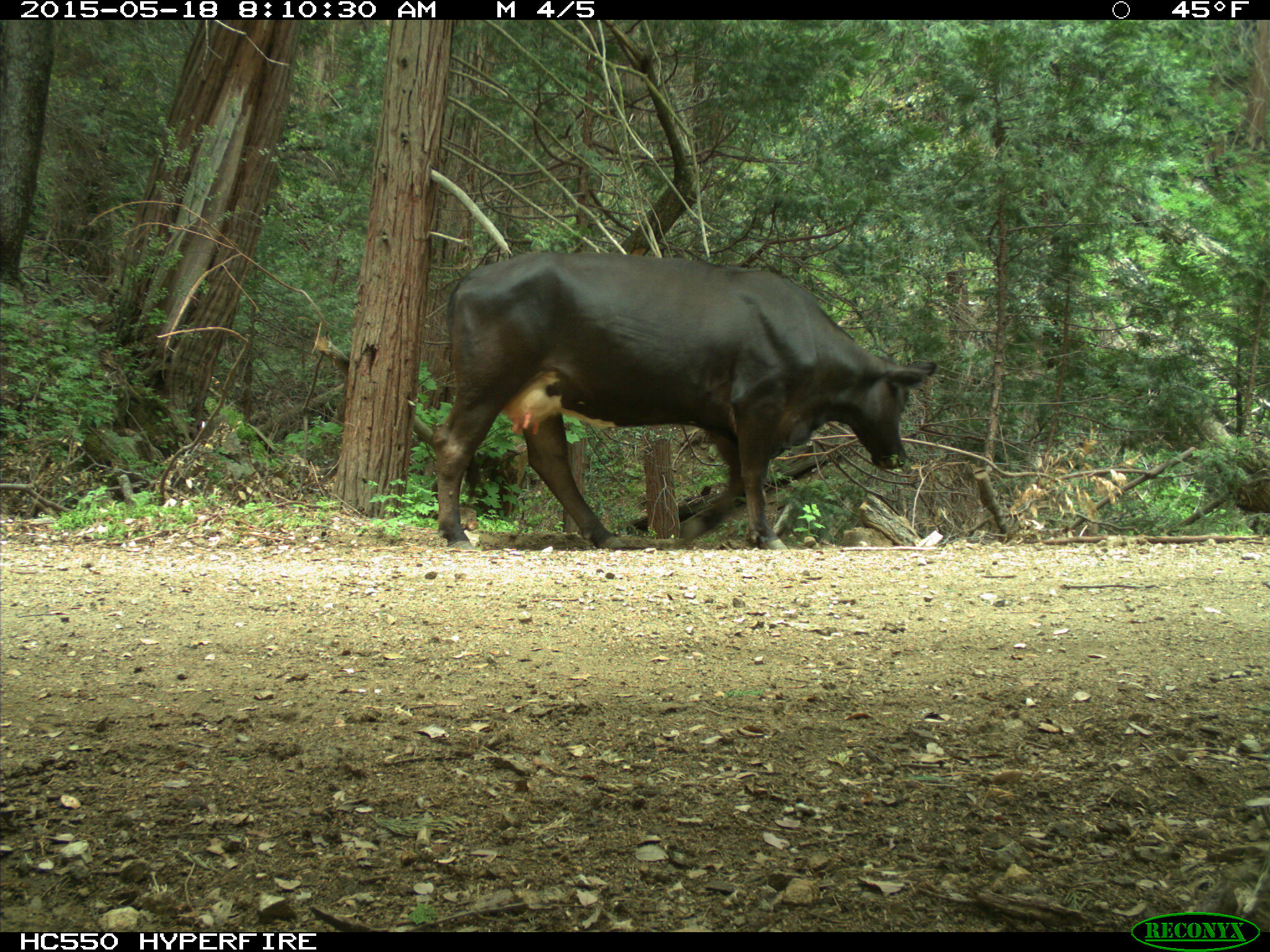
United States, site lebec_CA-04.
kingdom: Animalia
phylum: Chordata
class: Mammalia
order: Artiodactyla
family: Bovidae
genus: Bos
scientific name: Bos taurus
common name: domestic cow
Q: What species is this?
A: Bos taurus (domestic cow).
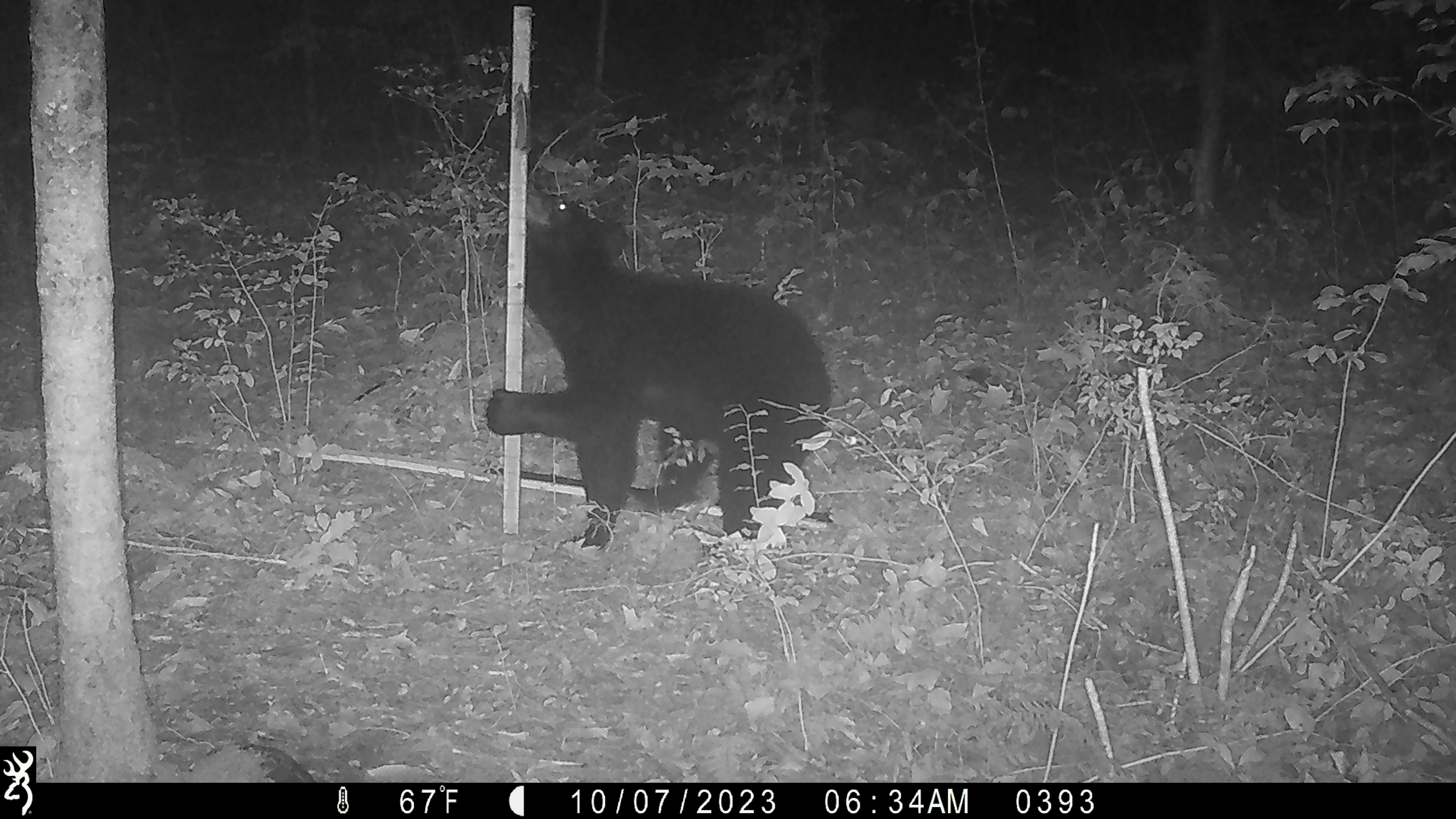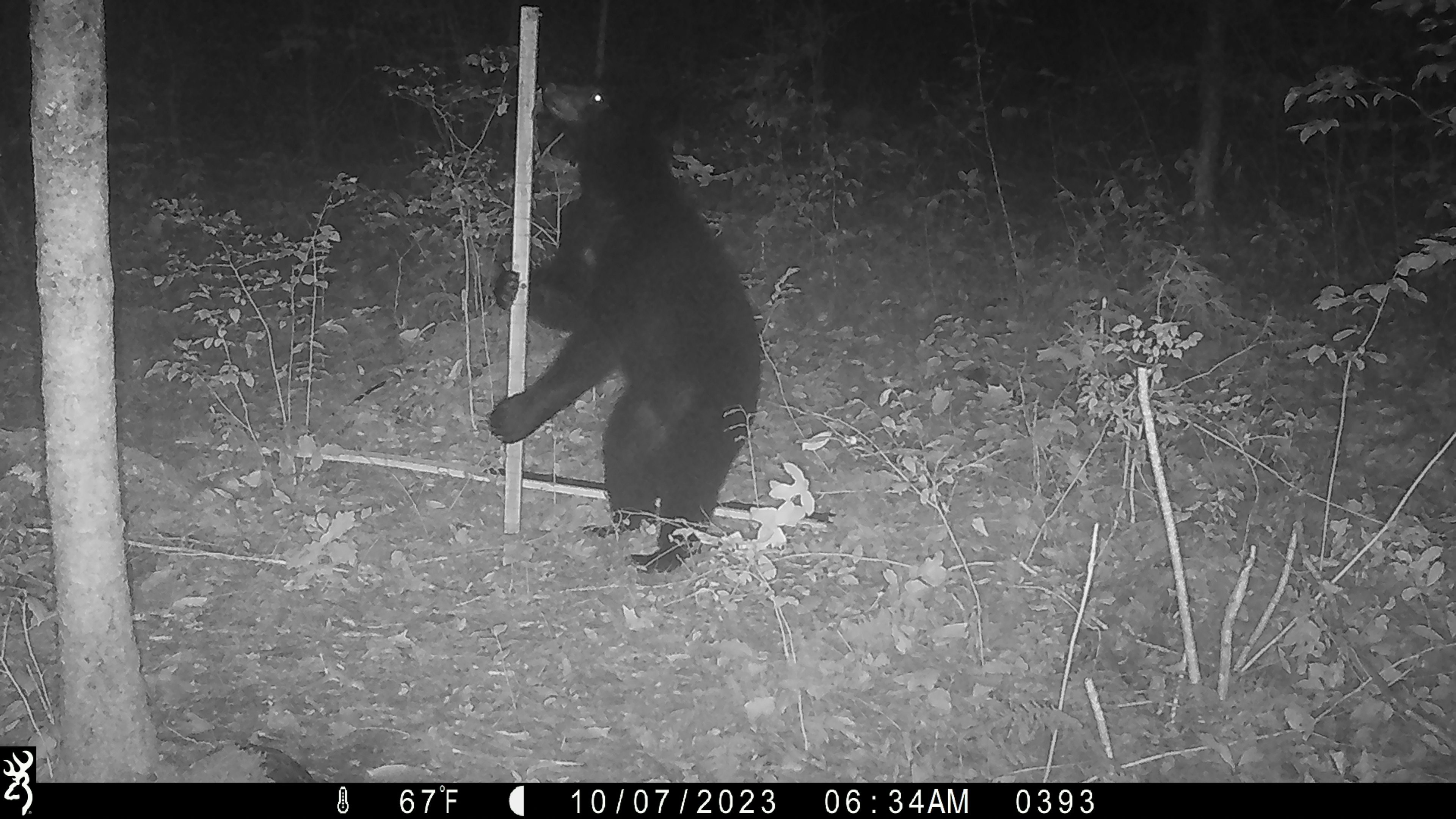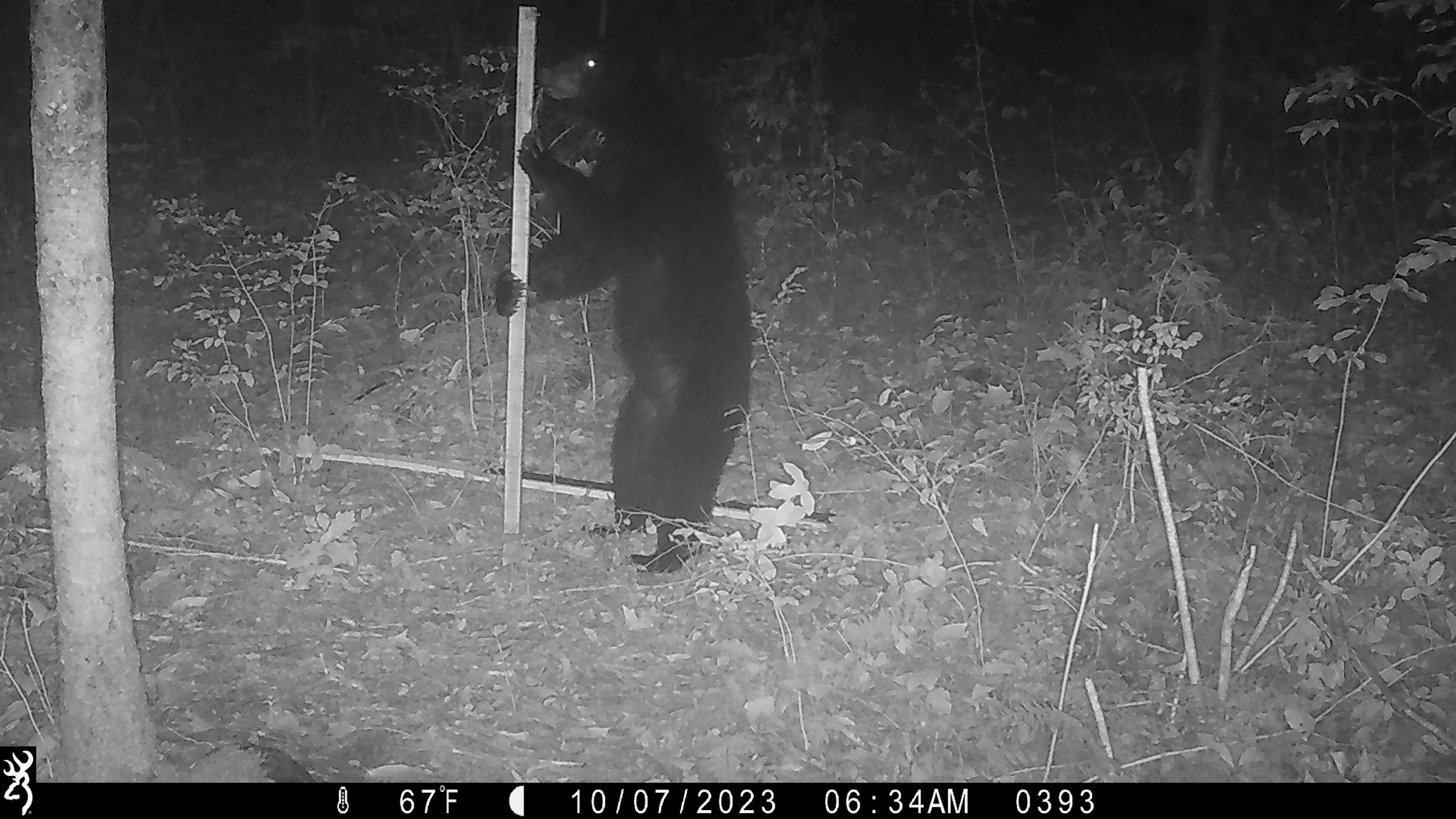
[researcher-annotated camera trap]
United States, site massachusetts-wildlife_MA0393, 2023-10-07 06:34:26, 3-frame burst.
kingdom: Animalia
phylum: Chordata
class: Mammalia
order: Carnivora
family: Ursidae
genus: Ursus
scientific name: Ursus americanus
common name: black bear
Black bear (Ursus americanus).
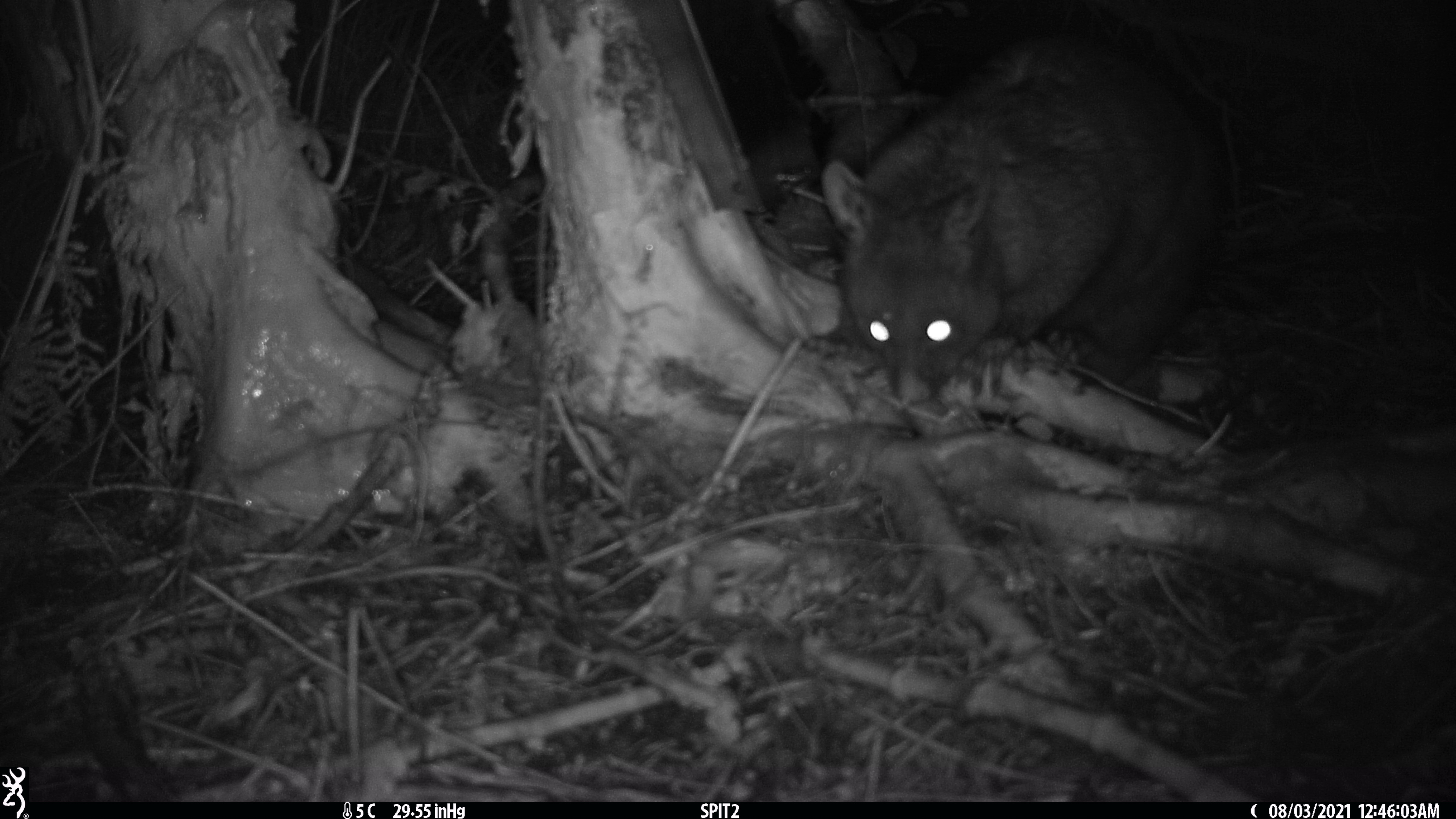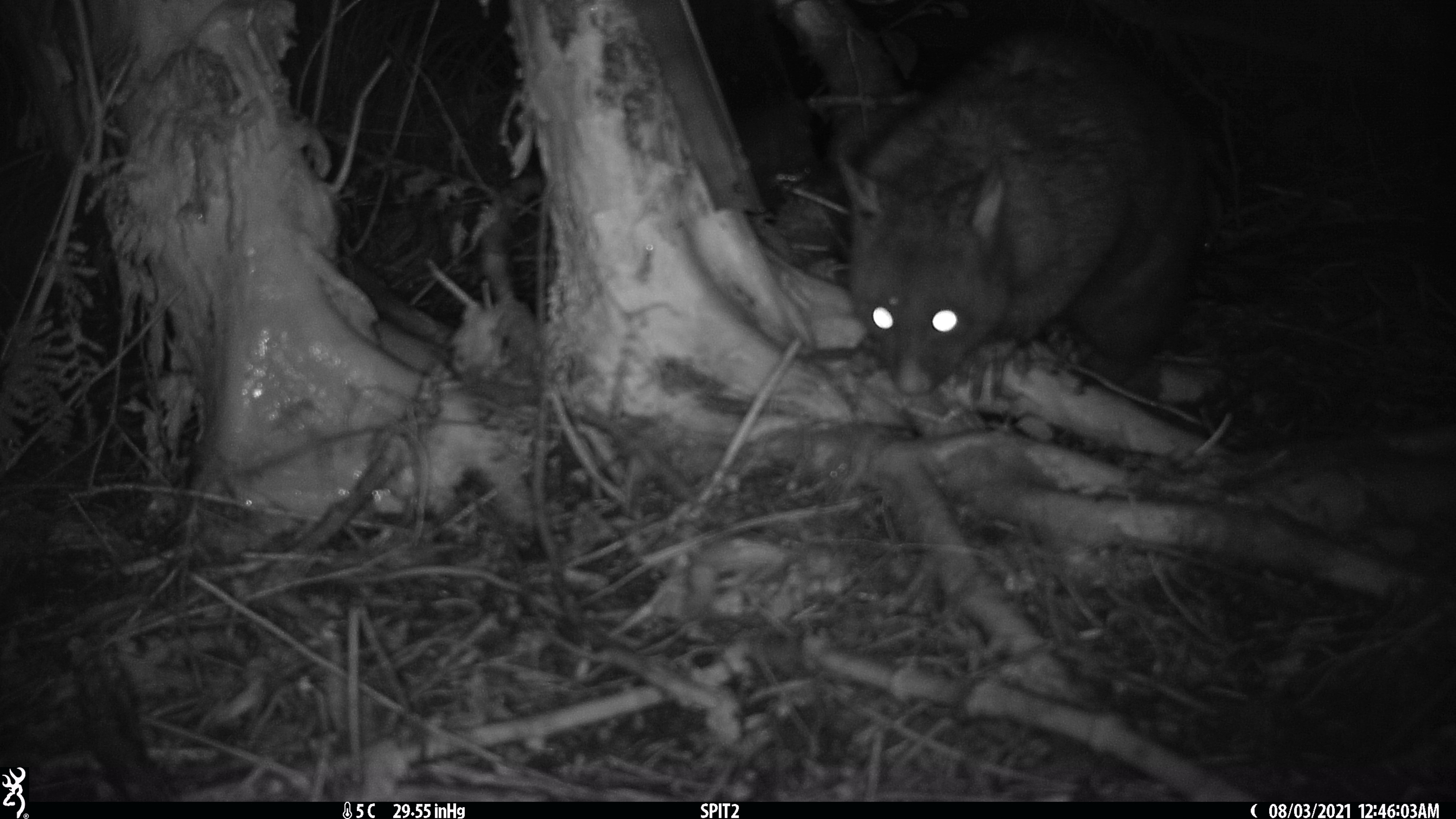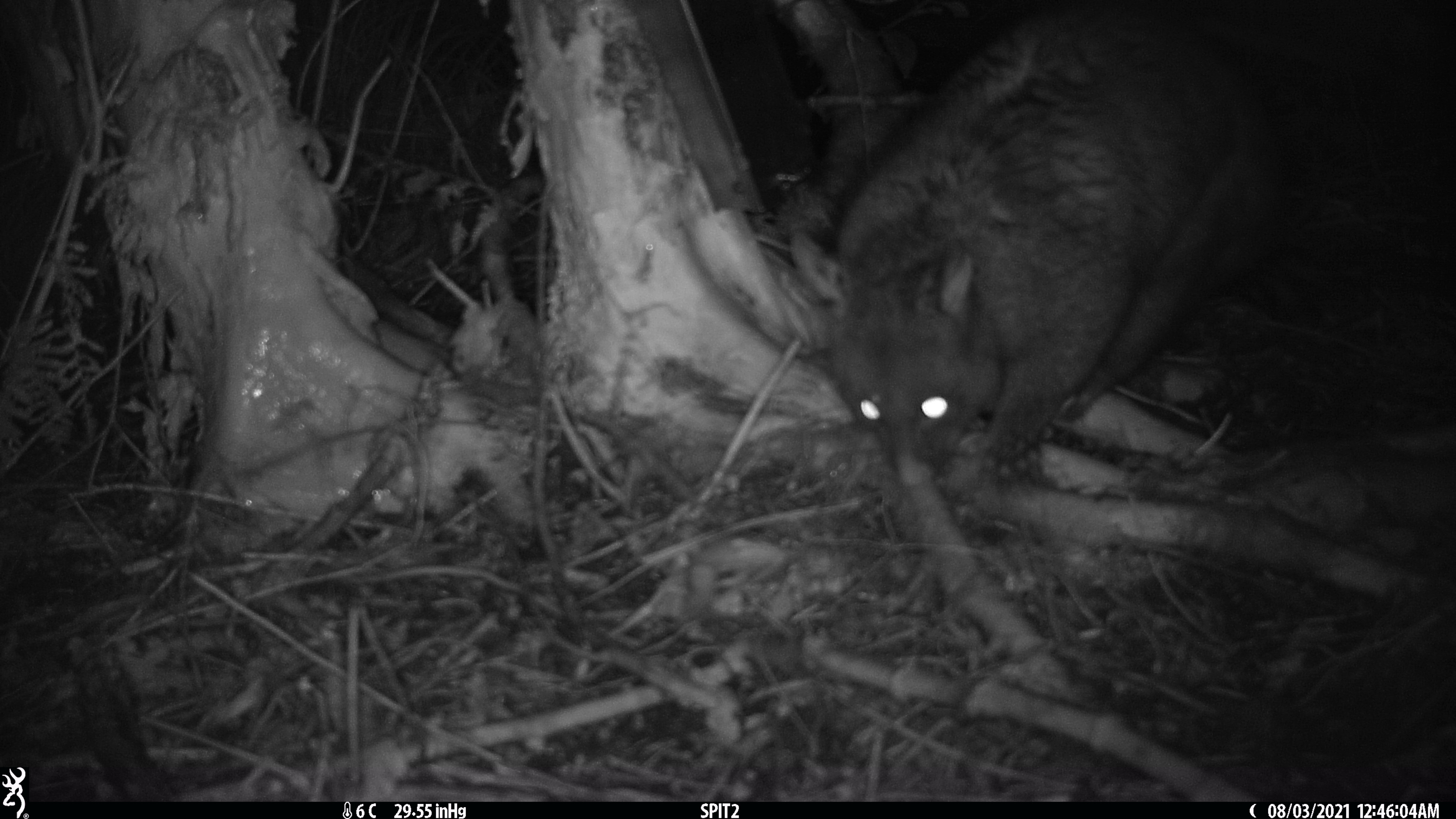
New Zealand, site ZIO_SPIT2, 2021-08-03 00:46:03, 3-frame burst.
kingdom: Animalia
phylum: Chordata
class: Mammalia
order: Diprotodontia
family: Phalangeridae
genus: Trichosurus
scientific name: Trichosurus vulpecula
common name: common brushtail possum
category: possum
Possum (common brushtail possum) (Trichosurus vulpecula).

§ Task prompt: Output the line containing "order: Artiodactyla" and each line after it, through the end of the material, exactly as given. No pictures belong in the output.

§ Written solution:
order: Artiodactyla
family: Bovidae
genus: Bos
scientific name: Bos taurus
common name: domestic cow
Q: What species is this?
A: Bos taurus (domestic cow).
[researcher-annotated camera trap]
United States, site massachusetts-wildlife_MA0393, 2023-10-07 06:34:26, 3-frame burst.
kingdom: Animalia
phylum: Chordata
class: Mammalia
order: Carnivora
family: Ursidae
genus: Ursus
scientific name: Ursus americanus
common name: black bear
Black bear (Ursus americanus).
New Zealand, site ZIO_SPIT2, 2021-08-03 00:46:03, 3-frame burst.
kingdom: Animalia
phylum: Chordata
class: Mammalia
order: Diprotodontia
family: Phalangeridae
genus: Trichosurus
scientific name: Trichosurus vulpecula
common name: common brushtail possum
category: possum
Possum (common brushtail possum) (Trichosurus vulpecula).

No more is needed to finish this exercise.